I think the characterization of companies is not as simple as calling them either ethical or unethical. Tech companies with less ethical backlash like OpenAI still have controversies, such as the teenage suicide following conversations with ChatGPT. And, on the flip side, companies like Facebook have still pioneered category-creating innovation, such as social media. We just need to maximize the ethical aspects, embedding governance and diverse stakeholder participation into tech systems, products, and organizations to align them with human needs and values.
Through this line of thought, I came to the same conclusion as the article: “Yes. The question is how.”

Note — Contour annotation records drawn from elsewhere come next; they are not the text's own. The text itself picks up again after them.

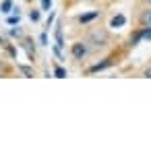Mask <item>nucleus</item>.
<instances>
[{"instance_id":"nucleus-9","label":"nucleus","mask_w":151,"mask_h":151,"mask_svg":"<svg viewBox=\"0 0 151 151\" xmlns=\"http://www.w3.org/2000/svg\"><path fill=\"white\" fill-rule=\"evenodd\" d=\"M106 66H110V62H101V64H95V66H91V73H95V70H101V68H106Z\"/></svg>"},{"instance_id":"nucleus-12","label":"nucleus","mask_w":151,"mask_h":151,"mask_svg":"<svg viewBox=\"0 0 151 151\" xmlns=\"http://www.w3.org/2000/svg\"><path fill=\"white\" fill-rule=\"evenodd\" d=\"M50 6H52V0H42V9L44 11H48Z\"/></svg>"},{"instance_id":"nucleus-6","label":"nucleus","mask_w":151,"mask_h":151,"mask_svg":"<svg viewBox=\"0 0 151 151\" xmlns=\"http://www.w3.org/2000/svg\"><path fill=\"white\" fill-rule=\"evenodd\" d=\"M56 42H58V46H64V42H62V29H60V25L56 27Z\"/></svg>"},{"instance_id":"nucleus-8","label":"nucleus","mask_w":151,"mask_h":151,"mask_svg":"<svg viewBox=\"0 0 151 151\" xmlns=\"http://www.w3.org/2000/svg\"><path fill=\"white\" fill-rule=\"evenodd\" d=\"M19 19H21V17H19V13H17V15H13V17H9V25H19Z\"/></svg>"},{"instance_id":"nucleus-5","label":"nucleus","mask_w":151,"mask_h":151,"mask_svg":"<svg viewBox=\"0 0 151 151\" xmlns=\"http://www.w3.org/2000/svg\"><path fill=\"white\" fill-rule=\"evenodd\" d=\"M95 17H97V13H89V15H81V19H79V21H81V23H87V21H91V19H95Z\"/></svg>"},{"instance_id":"nucleus-14","label":"nucleus","mask_w":151,"mask_h":151,"mask_svg":"<svg viewBox=\"0 0 151 151\" xmlns=\"http://www.w3.org/2000/svg\"><path fill=\"white\" fill-rule=\"evenodd\" d=\"M149 2H151V0H149Z\"/></svg>"},{"instance_id":"nucleus-11","label":"nucleus","mask_w":151,"mask_h":151,"mask_svg":"<svg viewBox=\"0 0 151 151\" xmlns=\"http://www.w3.org/2000/svg\"><path fill=\"white\" fill-rule=\"evenodd\" d=\"M21 33H23V31H21L19 27H17V29H15V27L11 29V35H13V37H21Z\"/></svg>"},{"instance_id":"nucleus-1","label":"nucleus","mask_w":151,"mask_h":151,"mask_svg":"<svg viewBox=\"0 0 151 151\" xmlns=\"http://www.w3.org/2000/svg\"><path fill=\"white\" fill-rule=\"evenodd\" d=\"M85 52H87V48H85L83 44H75V46H73V56H75V58L85 56Z\"/></svg>"},{"instance_id":"nucleus-3","label":"nucleus","mask_w":151,"mask_h":151,"mask_svg":"<svg viewBox=\"0 0 151 151\" xmlns=\"http://www.w3.org/2000/svg\"><path fill=\"white\" fill-rule=\"evenodd\" d=\"M141 23H143L145 27H151V11H145V13L141 15Z\"/></svg>"},{"instance_id":"nucleus-4","label":"nucleus","mask_w":151,"mask_h":151,"mask_svg":"<svg viewBox=\"0 0 151 151\" xmlns=\"http://www.w3.org/2000/svg\"><path fill=\"white\" fill-rule=\"evenodd\" d=\"M0 9H2V13H11V9H13V0H4V2L0 4Z\"/></svg>"},{"instance_id":"nucleus-13","label":"nucleus","mask_w":151,"mask_h":151,"mask_svg":"<svg viewBox=\"0 0 151 151\" xmlns=\"http://www.w3.org/2000/svg\"><path fill=\"white\" fill-rule=\"evenodd\" d=\"M145 77H149V79H151V68H147V70H145Z\"/></svg>"},{"instance_id":"nucleus-10","label":"nucleus","mask_w":151,"mask_h":151,"mask_svg":"<svg viewBox=\"0 0 151 151\" xmlns=\"http://www.w3.org/2000/svg\"><path fill=\"white\" fill-rule=\"evenodd\" d=\"M29 19H31L33 23H35V21H40V11H31V13H29Z\"/></svg>"},{"instance_id":"nucleus-7","label":"nucleus","mask_w":151,"mask_h":151,"mask_svg":"<svg viewBox=\"0 0 151 151\" xmlns=\"http://www.w3.org/2000/svg\"><path fill=\"white\" fill-rule=\"evenodd\" d=\"M54 75H56V77H60V79H62V77H66V70H64V68H62V66H56V68H54Z\"/></svg>"},{"instance_id":"nucleus-2","label":"nucleus","mask_w":151,"mask_h":151,"mask_svg":"<svg viewBox=\"0 0 151 151\" xmlns=\"http://www.w3.org/2000/svg\"><path fill=\"white\" fill-rule=\"evenodd\" d=\"M126 23V19L122 17V15H118V17H114L112 21H110V27H114V29H118V27H122Z\"/></svg>"}]
</instances>
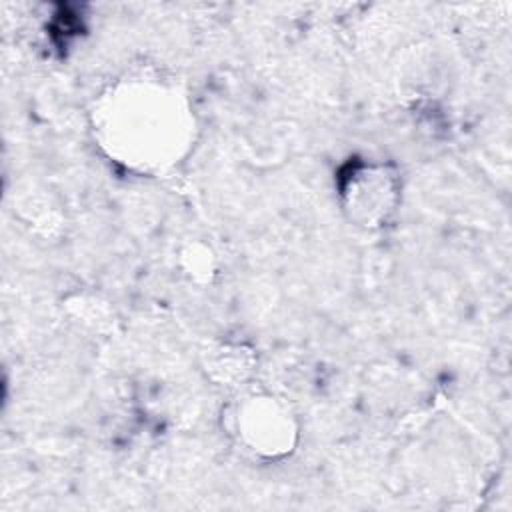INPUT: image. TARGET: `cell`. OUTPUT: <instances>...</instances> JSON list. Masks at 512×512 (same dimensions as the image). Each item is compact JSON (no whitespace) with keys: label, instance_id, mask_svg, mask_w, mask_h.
I'll use <instances>...</instances> for the list:
<instances>
[{"label":"cell","instance_id":"cell-2","mask_svg":"<svg viewBox=\"0 0 512 512\" xmlns=\"http://www.w3.org/2000/svg\"><path fill=\"white\" fill-rule=\"evenodd\" d=\"M230 432L254 456L278 460L298 440V424L290 408L266 392L242 394L230 408Z\"/></svg>","mask_w":512,"mask_h":512},{"label":"cell","instance_id":"cell-3","mask_svg":"<svg viewBox=\"0 0 512 512\" xmlns=\"http://www.w3.org/2000/svg\"><path fill=\"white\" fill-rule=\"evenodd\" d=\"M340 196L348 216L362 226H380L396 208L398 178L378 162L350 164L340 180Z\"/></svg>","mask_w":512,"mask_h":512},{"label":"cell","instance_id":"cell-1","mask_svg":"<svg viewBox=\"0 0 512 512\" xmlns=\"http://www.w3.org/2000/svg\"><path fill=\"white\" fill-rule=\"evenodd\" d=\"M94 132L116 162L138 172H162L188 152L194 116L174 84L132 76L98 98Z\"/></svg>","mask_w":512,"mask_h":512}]
</instances>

I have always had an obligation to make sure my work is human-centered, whether in research or applied projects, and I agree that “accepting a job at a company can be a route to changing that company’s policy.” I believe the solution lies in going back to Facebook’s roots as a company at the intersection of tech and humans, informed by fields of study like SymSys, as any company involving humans must take a humanistic approach. Our future calls for an approach to tech based on human benefit and alignment—where humans remain in the loop.